# [Assignment]
Reproduce the listing below as it stands. Leave out each image.

# [Source data]
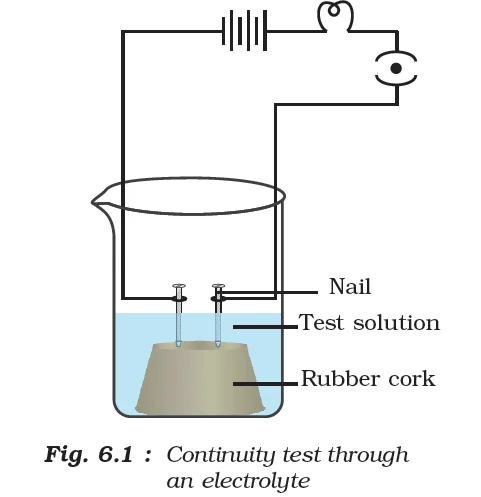 Nail
Test solution
Rubber cork

Fig. 6.1 : Continuity test through an electrolyte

# [Answer space]
 Nail
Test solution
Rubber cork

Fig. 6.1 : Continuity test through an electrolyte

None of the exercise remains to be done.